TRECHO DO TEXTO -
##########

A vida luta com todas suas forças, com todas suas horas marcadas, no quadrante da água, por nuvens de mosquitos. A vida ama e mata, acaricia apaixonadamente com mão assassina aquilo que adora. Sementes, germinando como martelos-pilões, pregam implacavelmente ao chão as formigas que as engoliram e a quem decerto devem sua terrível potência de germinação. O sangue chama as flores que soluçam, e as flores matam melhor que uma pistola. Matam a pistola.
Ali onde a gênese ainda não disse sua última palavra, ali onde a terra só se separa da água para engendrar fogo no ar, sobre a terra ou na água, mas, sobretudo, ali onde terra e água, aterradas pelo fogo celeste, fazem amor noite e dia, na América equatorial o fuzil desaninha o pássaro, mas não o mata, e a cobra esmaga o fuzil como um coelho.
A floresta recuou diante do machado e da dinamite, mas entre duas passagens de trem se lançou sobre a via férrea dirigindo ao maquinista gestos provocativos e olhadelas sedutoras. Uma vez, duas, ele resistirá à tentação que o perseguirá ao longo de todo percurso, de uma travessa verdejante a um sinal dissimulado por um enxame de abelhas, mas um dia ouvirá o chamado da feiticeira que terá o olhar de uma mulher amada. A máquina se deterá para um enlace que queria passageiro, mas que se prolongará ao infinito, ao sabor do desejo perpetuamente renovado da sedutora. Embora muda, a sereia sabe como ninguém arrastar irremediavelmente sua vítima para abismos sem retorno.
A partir daí começa a lenta absorção: biela por biela, pino a pino, a locomotiva entra no leito da floresta e, de volúpia em volúpia, submerge, freme, geme como uma leoa no cio. Fumega orquídeas, sua caldeira abriga os jogos de crocodilos saídos dos ovos na véspera, enquanto no apito moram legiões de colibris que lhe dão uma vida quimérica e provisória pois muito em breve a flama da floresta, após ter demoradamente lambido sua presa, a engolirá como uma ostra.

##########

DADOS DE ORIGEM -
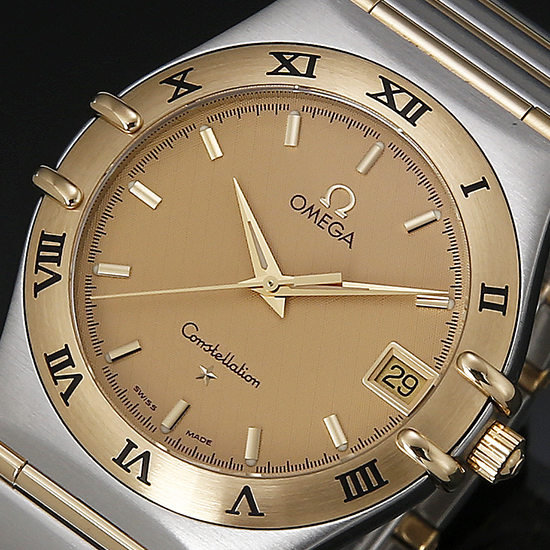 OMEGA(USED) 컨스틸레이션 콤비 풀바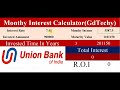 union bank mis monthly income plan 2025 ubi interest rates mis plan full detail mis sip plan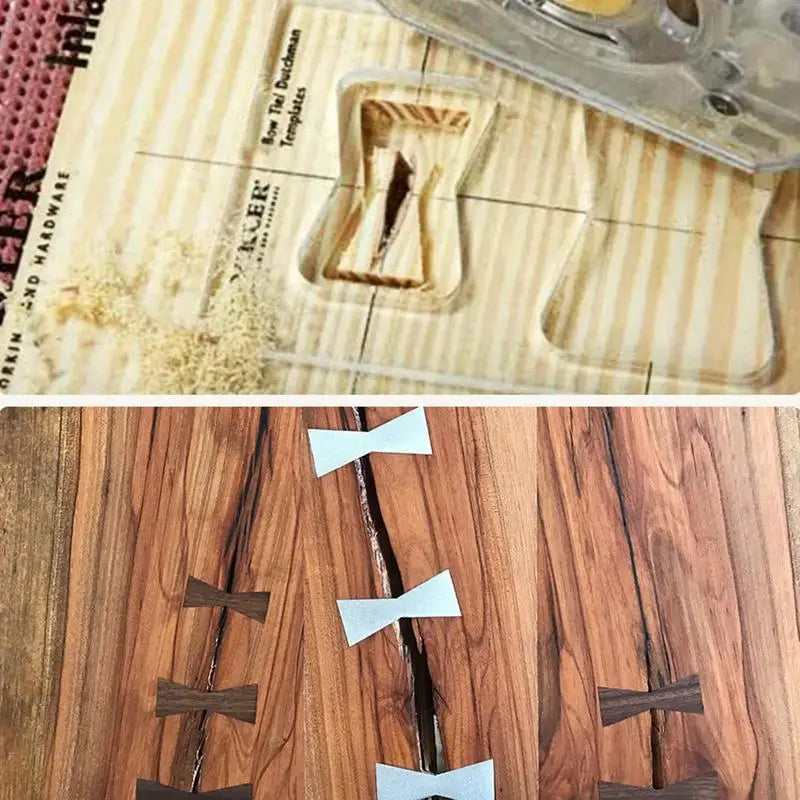Bowtie Router Template Jig 3X Acrylic Inlay Parts Tool Transparent Qme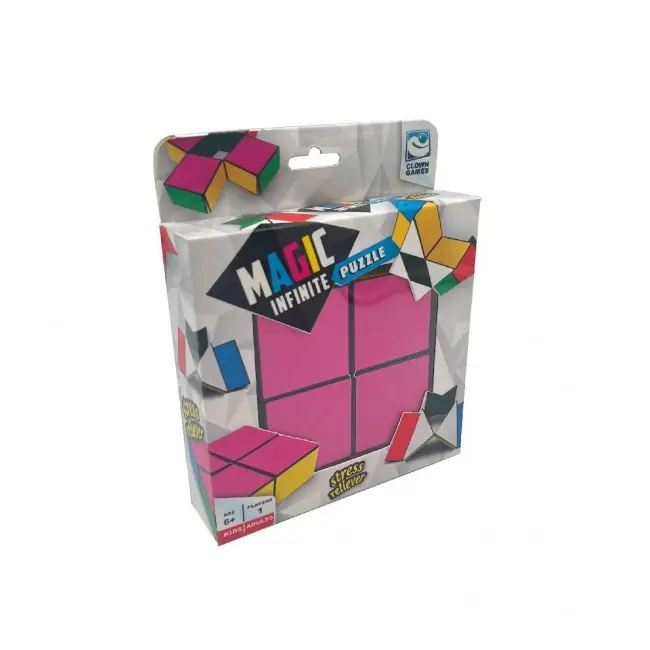 Joc educativ pentru copii finger cub puzzle Magic Infinite Clown Games multicolor SOLVDM2010649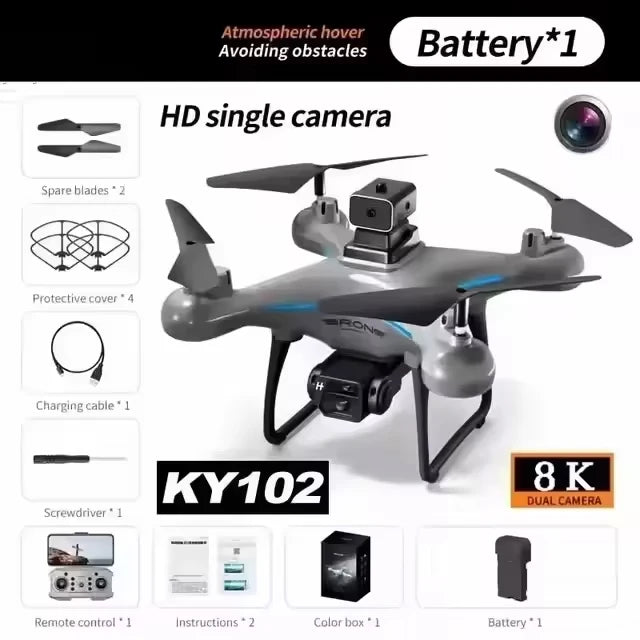 Lenovo Ky102 Drone 8k Hd Aerial Photography Dual Camera Brushless Quadcopter Obstacle Avoidance Optical Flow Aerial Rc Drone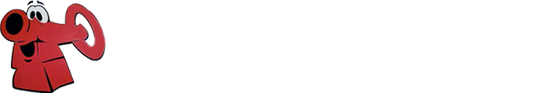 A red object is spinning on a white background.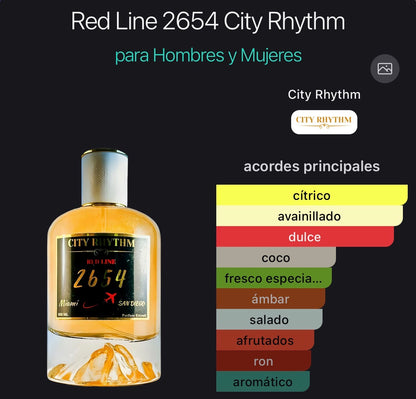 Red Line 2654 City Rhythm Extrait de Parfum 100 ml
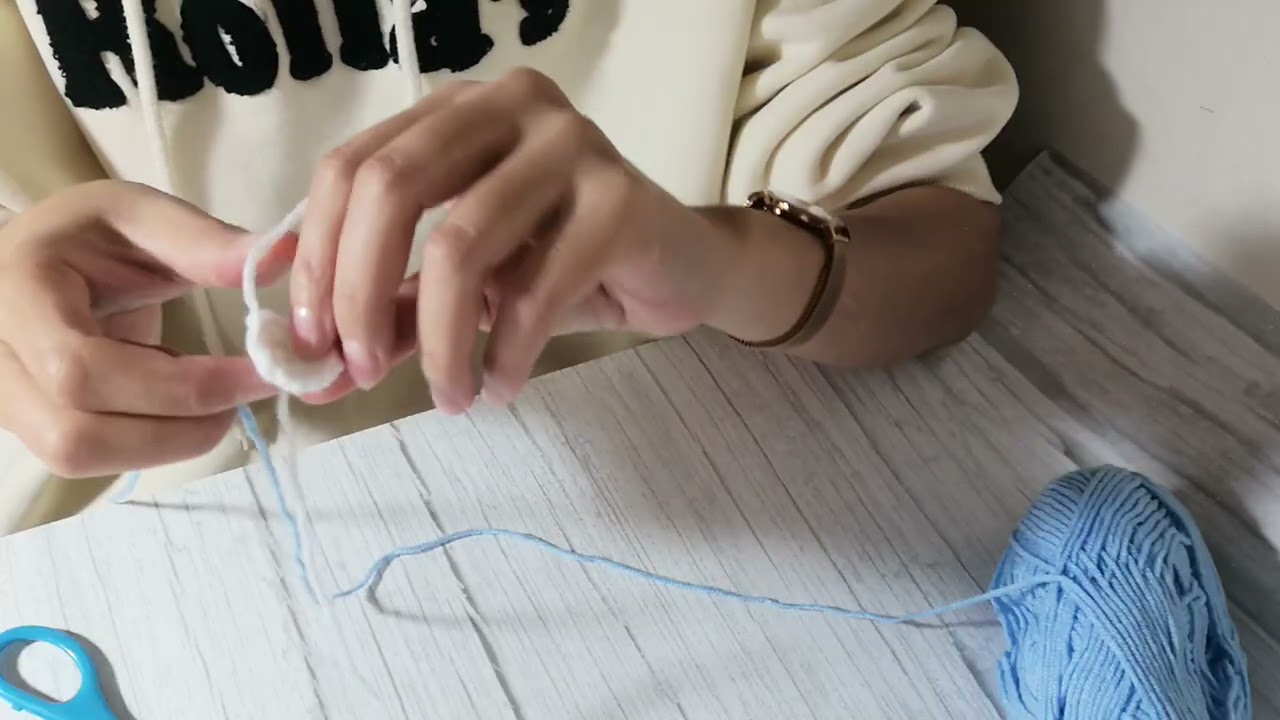 安靜鉤織紀錄｜阿富汗花朵 🌼 Calm Crochet – Afghan Flower 55min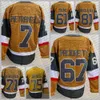 Jack Eichel Mark Stone Hockey Jersey Aangepaste Vegas Golden Knights William Karlsson Jonathan Marchessault Jonathan Quick Alex Pietrangelo Shea Theodore Nicolas Roy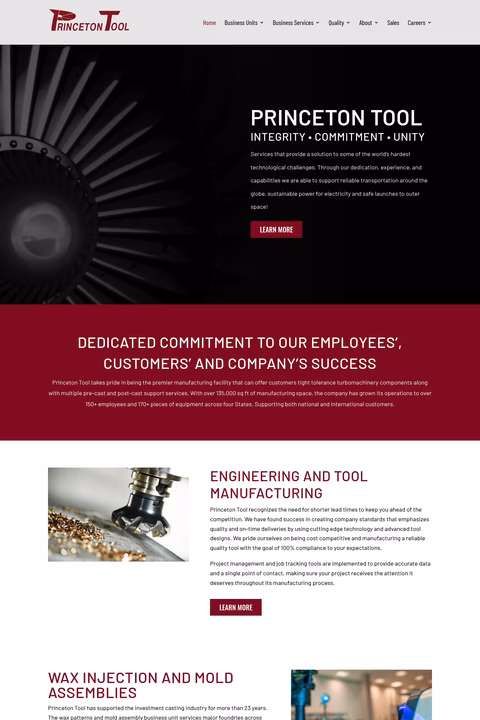 Princeton-Tool Homepage 1440px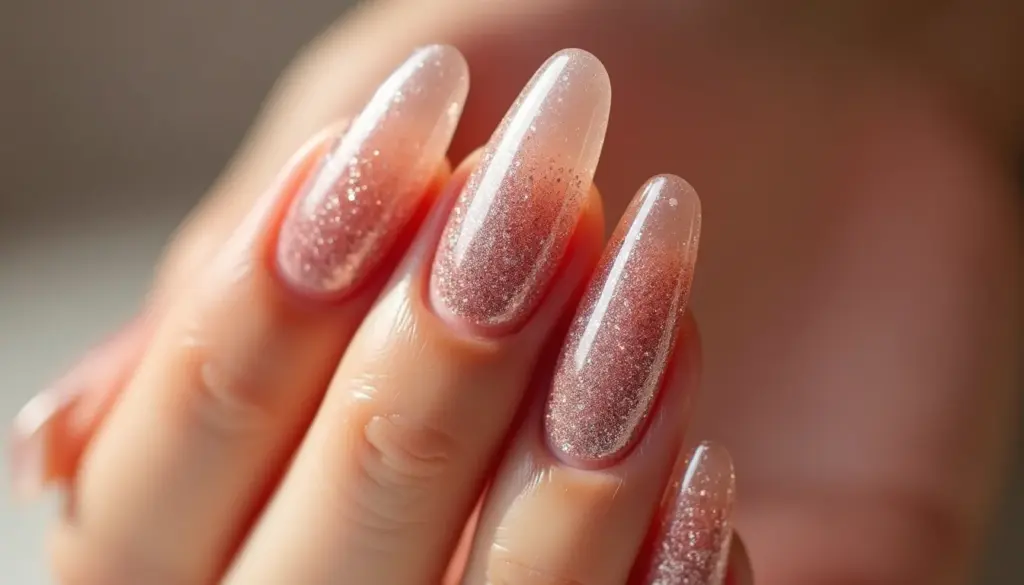 52 Ideias de Degrade Unha de Gel Decorada com Glitter para 2026 52 Ideias de Degrade Unha de Gel Decorada com Glitter para 2026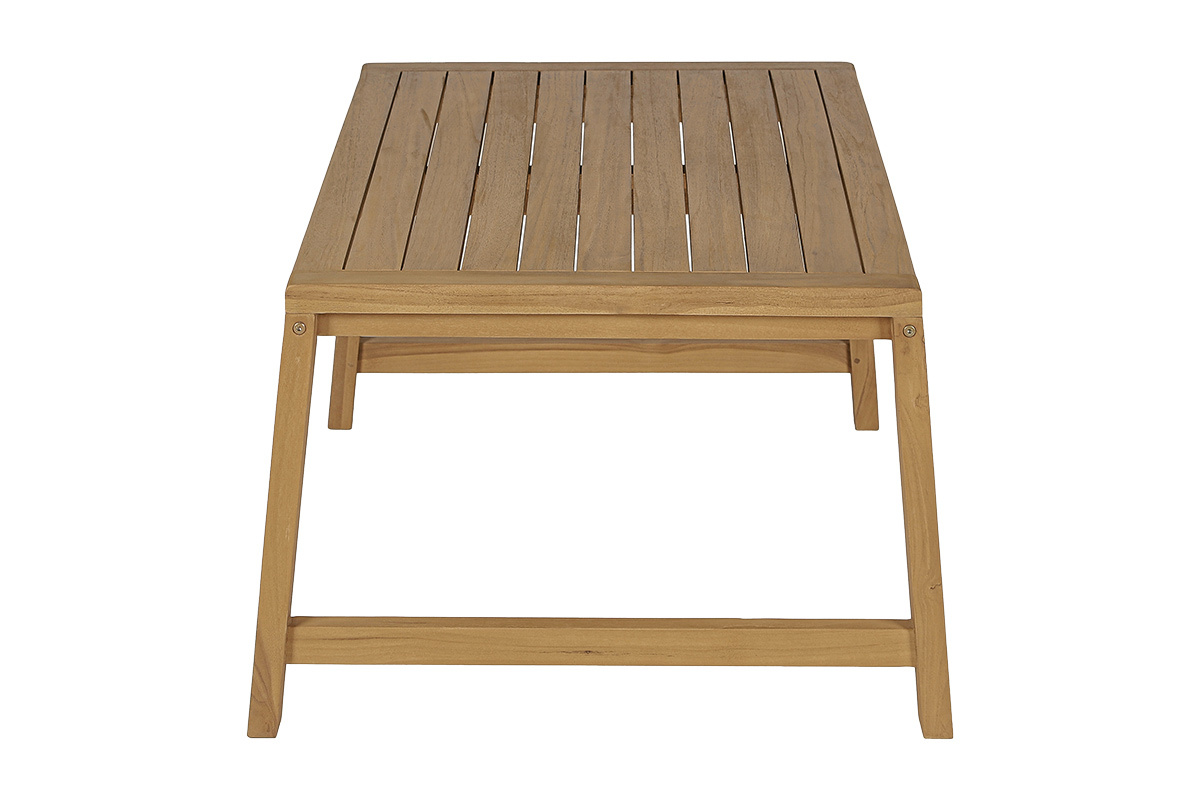 Table basse de jardin rectangulaire en bois teck massif L100 cm SUNDA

##########

TAREFA - Prossiga o texto sobre a floresta que engole a locomotiva a partir do ponto em que ele termina. Os dados não têm nenhum papel aqui.

ÁREA DE RESPOSTA -
Ao longe, lentos arranha-céus de árvores se edificarão para significar um desafio impossível de superar[3].
Ora, essa ideia, antropofágica, de que “La Nature Dévore le Progrès et le Dépasse », nos apresenta o fracasso de uma locomotiva entendida como motor de uma concepção de tempo linear e ascendente. Alguns filósofos do período já questionavam essa unidirecionalidade histórica, mostrando os movimentos desencontrados, quando não paradoxais, do moderno. Assim, Walter Benjamin, por exemplo, publica, no Frankfurter Zeitung, na Alemanha, em 1931, “O caráter destrutivo”, onde lemos axiomas como estes:
O carácter destrutivo só conhece um lema: criar espaço; apenas uma atividade: despejar. A sua necessidade de ar fresco e espaço livre é mais forte que todo ódio. (…)
O caráter destrutivo não idealiza imagens. Tem pouca necessidade delas, e esta seria a mais insignificante: saber o que vai substituir a coisa destruída. Para começar, no mínimo por um instante: o espaço vazio, o lugar onde se achava o objeto, onde vivia a vítima. Com certeza haverá alguém que precise dele sem ocupá-lo. (…)
O caráter destrutivo não vê nada de duradouro. Mas eis precisamente porque vê caminhos por toda parte. Onde outros esbarram em muros e montanhas, também aí ele vê um caminho. Já que o vê por toda parte, tem de destruí-lo também por toda parte. Nem sempre com brutalidade, às vezes com refinamento. Já que vê caminhos por toda parte, está sempre na encruzilhada. Nenhum momento é capaz de saber o que o próximo traz. O que existe ele converte em ruínas. Não por causa das ruínas, mas por causa do caminho que passa através delas[4].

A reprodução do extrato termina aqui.